Au fil des pages sont semés des souvenirs, comme un tapis de fleurs fraîches qu’on aime à respirer. Véritable ode à la nature dans son essence la plus pure, la célébrant comme l’écrin de toute vie, « Nature et Humanité » nous emmène dans les espoirs secrets et les rêves doux de Christiane Cassagnes-Zicaro. Des rêves à partager en buvant des yeux un paysage tendre qu’on œuvre à préserver, dans le cœur comme dans la vie.
Recueillir précieusement ces instants magiques qui font le sel de notre existence, Christiane Cassagnes-Zicaro excelle à cette collecte des émotions et des sensations que sa plume magnifie. Artiste-peintre, elle illustre son recueil de ses créations.
Elle est l’auteure d’« Enfer et paradis » et « L’homme providentiel », également parus aux Éditions du Panthéon.

De rage et d’amour

« Sur ce chemin :
Il faut voler les moments de plaisir du temps désarticulé Chaparder des bonheurs
Éviter les naufrages – tricher avec le cœur
Gribouiller des couleurs sur des murs délabrés »

Ce recueil d’extrême et moyenne raison induit l’ambivalence de la posture devant la société tout en embrassant la nécessité de vivre et renouveler le regard sur l’autre.
Découvrir la ville pour aimer la forêt, aimer les musées pour construire sa propre identité et reconnaître l’obligation du savoir.

Des roses au crépuscule

« Tout crépuscule appelle une aube…
Que nous le voulions ou non, il y a toujours
un lendemain, des heures à vivre, à survivre.
Rien ne s’éteint jamais au crépuscule
qui ne se rallume pas à l’aube. »

Dans ce recueil à la prosodie désarmante de tendresse, Marie-Suzel Tabard rend hommage à la vieillesse, ce crépuscule de la vie qui demeure, malgré tout, la vie. Promenons-nous à pas lents le long de cette galerie de portraits touchants, beaux, fragiles et intenses. Des moments photographiés proches de la fin, ces moments où l’on se souvient, où l’on chérit son propre souffle… la voix basse mais les yeux pétillants, avec pudeur et élégance.

Entre chien et loup

« Fleurs aux corolles bleues
Bouquets frais paresseux
Vous restez au soleil
Où viennent les abeilles »

L’été toujours éclatant et l’automne mélancolique forment comme le partage de nos vies, de l’aube au crépuscule. Ils sont aussi nos repères, nous ramenant vers les être aimés.

Entrepôt à vers

« Tu sais comment m’éprendr(e),
Mais j(e) sais qu(e) je peux t(e) reprendr(e) ;
Va t(e) lever ou dormir,
Je sais qu(e) tu crains d(e) moisir.
J(e) m’ennui(e) quand tu r(e)viens là
Et n’import(e) quand t(e) voilà ;
C’est pourtant rassurant
Et aussi exaltant ! »

Avant toute chose, les poèmes d’Alex Blagorodnyy sont intérieurs.
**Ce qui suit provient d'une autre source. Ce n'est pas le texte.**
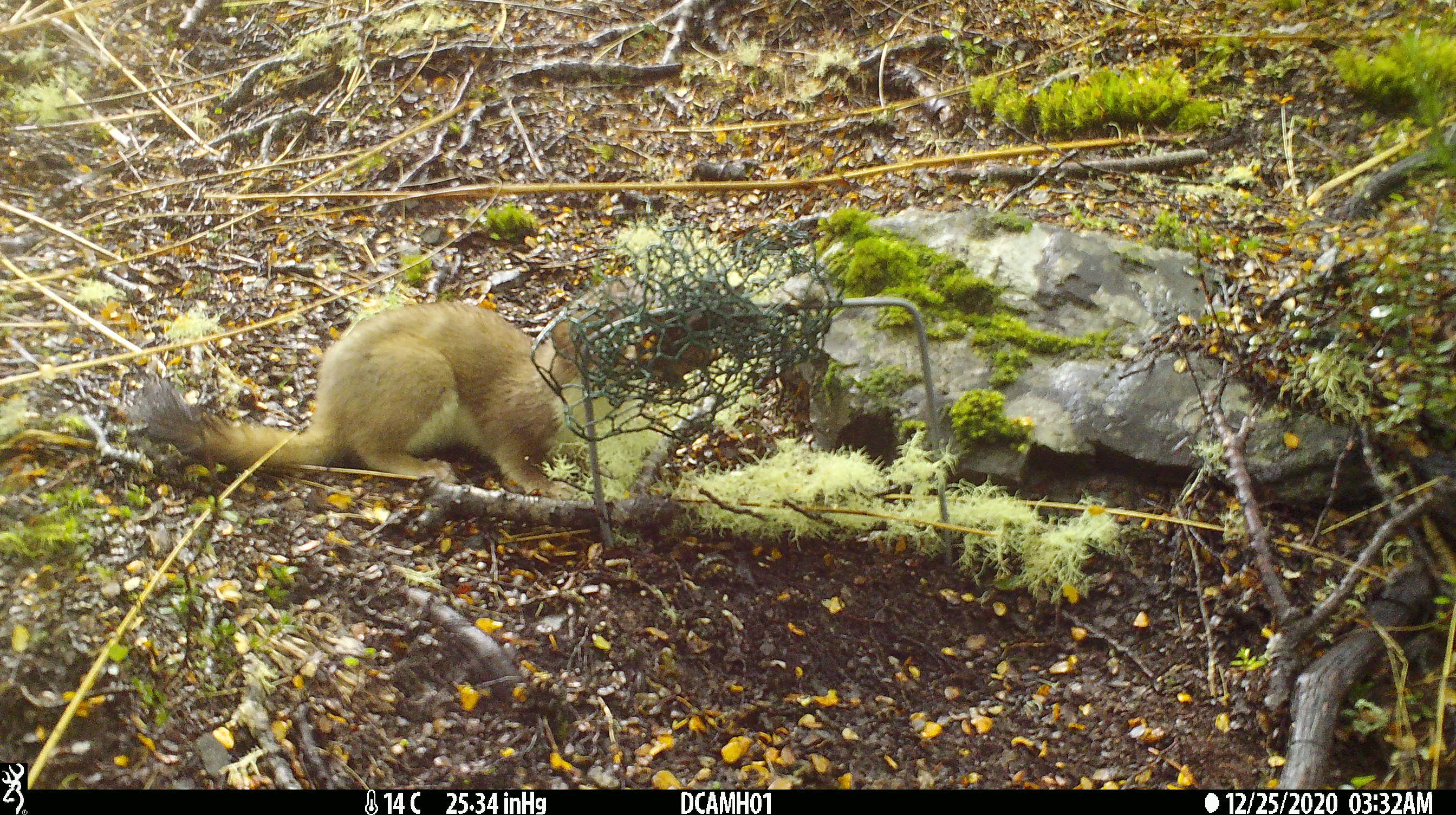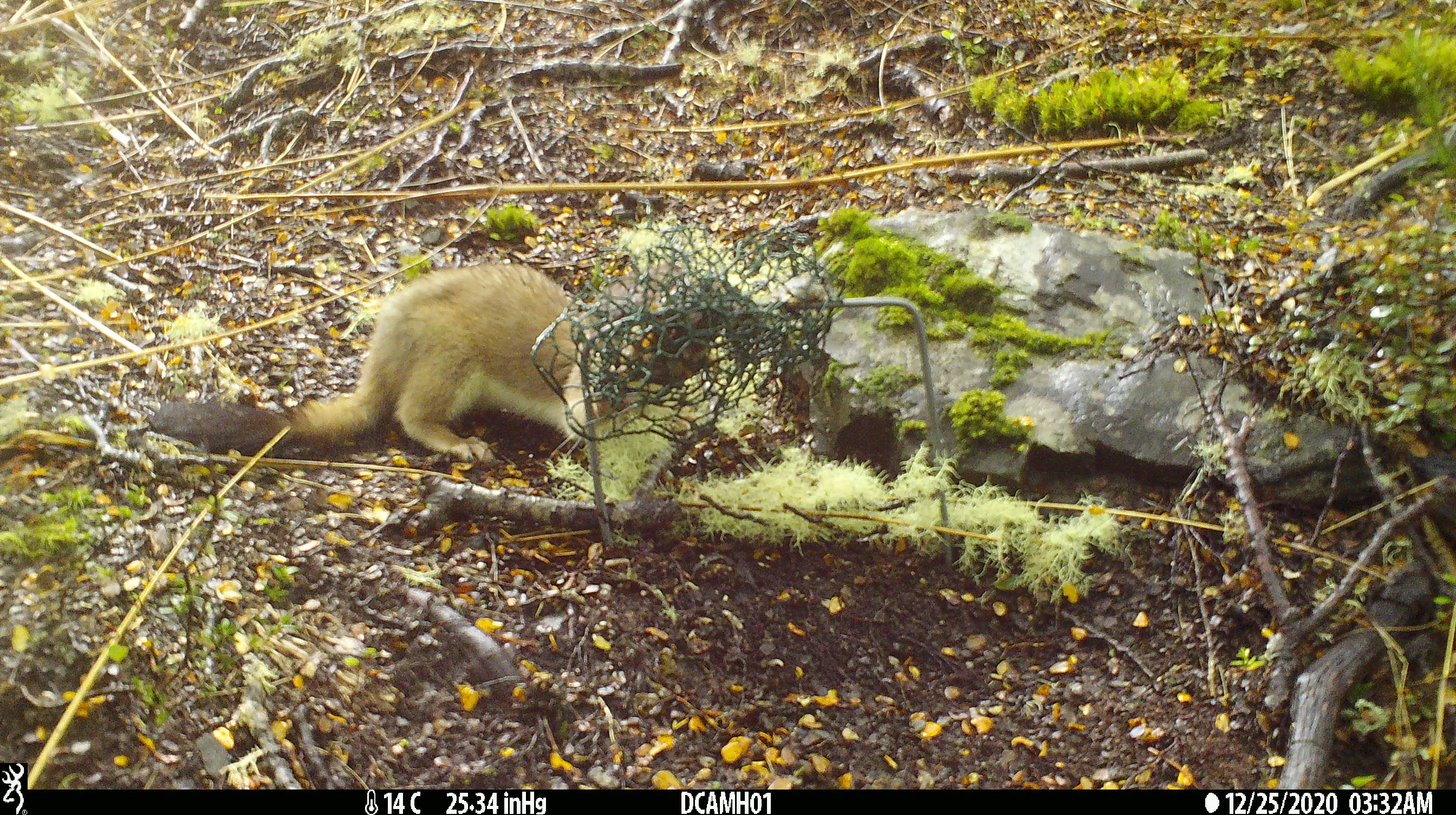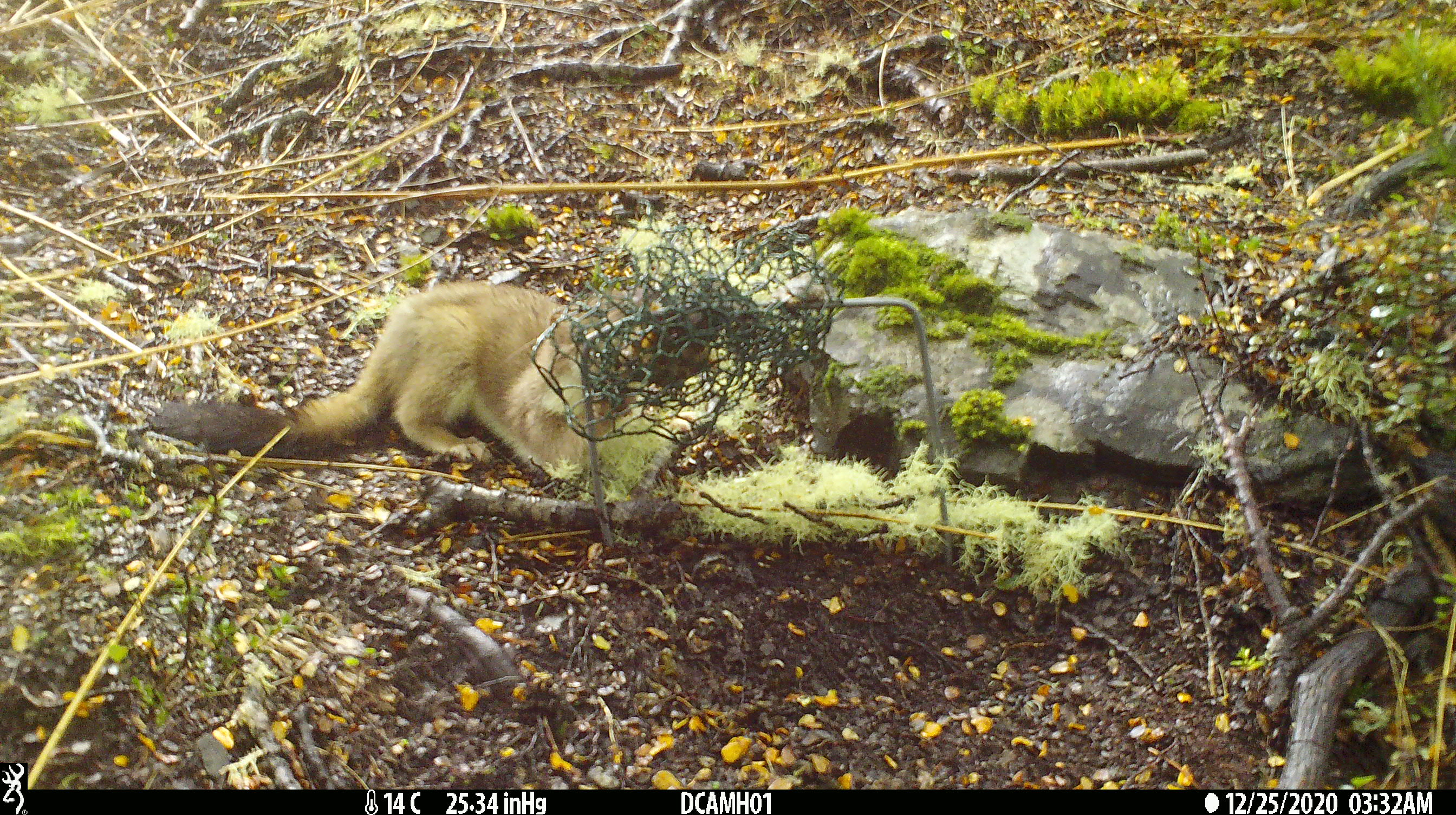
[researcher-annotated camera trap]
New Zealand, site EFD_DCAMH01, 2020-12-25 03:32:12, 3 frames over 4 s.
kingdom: Animalia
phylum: Chordata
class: Mammalia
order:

Profonds, intenses, lapidaires, ils nous ramènent à nos ressentis, nos émotions, nos substances. Ce que l’on veut, ce que l’on aime. Ce qui fait que nos vies sont ce qu’elles sont, à travers nous ou à cause de nous. Dans cet entrepôt à vers, il fait résonner sa voix sur les murs de papier, s’adressant à lui ou à nous, à elle ou à vous, mais toujours avec la plus désarmante sincérité.

Les émotionnelles apnées

« La beauté vraie des solitudes,
celle des espaces infinis,
ces territoires de silence pur
gagnés de vertiges reconstruits. »

Dans « Les émotionnelles apnées », Timothy Hagelstein nous offre ses pensées, tour à tour lumineuses et torturées. À travers ces poèmes et textes en prose, dépouillés et intenses, il part à la recherche de la Beauté et de la Mélancolie, de la Colère et de l’Amour. Il les veut sans artifices, sans parures. Bruts et sans armure.
Timothy Hagelstein vit dans le sud de la France. Auteur-compositeur-interprète de nombreux succès, en particulier en Belgique et au Portugal, il est également peintre et poète. Il allie à la fulgurance poétique une rythmique caractéristique, captivante et sincère.
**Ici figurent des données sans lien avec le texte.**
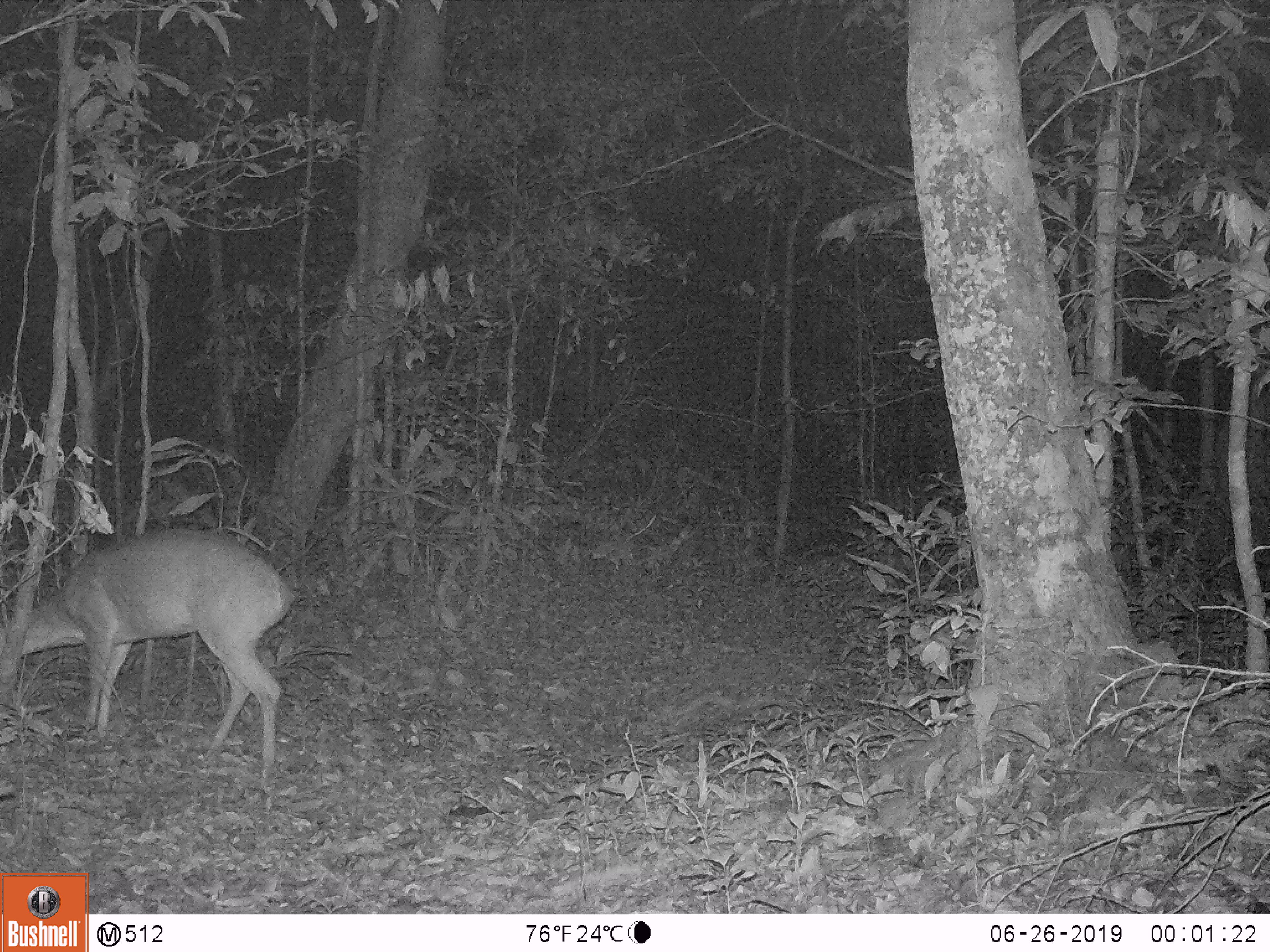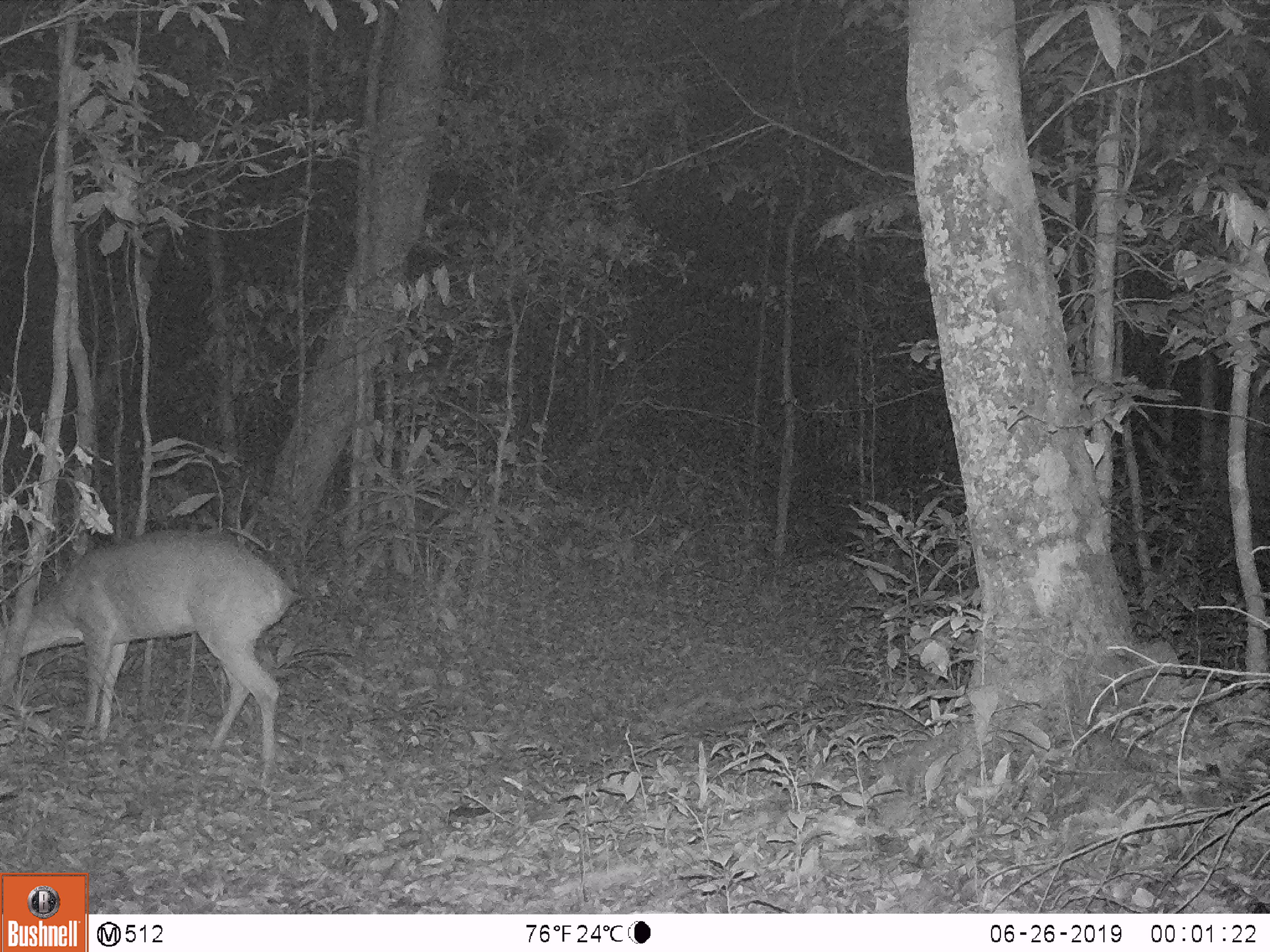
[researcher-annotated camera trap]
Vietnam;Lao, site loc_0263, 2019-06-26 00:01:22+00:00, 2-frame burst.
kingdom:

Le buvard de mes mots trop bavards

« Cette route inédite est en réalité une étape de mon futur,
Et j’ai sauté à pieds joints dans cette nouvelle aventure.
Maintenant, c’est en regardant droit devant que j’avance,
Et le regard des autres, franchement, je m’en balance. »

Dans ce nouvel opus, Elise Boyer porte à la fois un regard tendre et intime sur ses proches, et un regard frais, neuf, sur la société contemporaine. Elle s’arme de mots sincères pour décrire le quotidien, les émotions ordinaires qui ne le sont jamais vraiment tout à fait. À travers la poésie, elle nous fait découvrir son refuge et nous laisse nous y blottir, le temps d’un vers, d’une rime, d’un son.

À défaut de cannabis…

« Les mots de ta gorge – guitare mélodique – ont doucement jailli, merveilleuse musique. J’ai été saisie, pétrifiée, anesthésiée un instant non par la peur, mais par l’étonnement.
Tu sais, j’ai prononcé ces mots-là si souvent que, profondément émue, je suis restée sans voix pour la première fois. »
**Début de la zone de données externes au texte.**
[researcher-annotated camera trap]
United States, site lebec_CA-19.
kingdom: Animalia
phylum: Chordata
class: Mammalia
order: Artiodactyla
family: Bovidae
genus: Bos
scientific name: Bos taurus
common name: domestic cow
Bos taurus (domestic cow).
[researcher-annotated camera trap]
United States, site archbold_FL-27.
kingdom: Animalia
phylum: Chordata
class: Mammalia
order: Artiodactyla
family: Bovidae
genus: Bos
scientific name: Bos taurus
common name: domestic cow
Entre les vers de Karin Pohlmann, tour à tour oscillant entre la langue de Molière et celle de Shakespeare, se dévoilent avec langueur ses années d’étudiante passées aux États-Unis, un joint entre les deux coins du sourire. Sa prose nostalgique nous emmène au fil de ses voyages et des rencontres qui les ont parsemés… à défaut de cannabis.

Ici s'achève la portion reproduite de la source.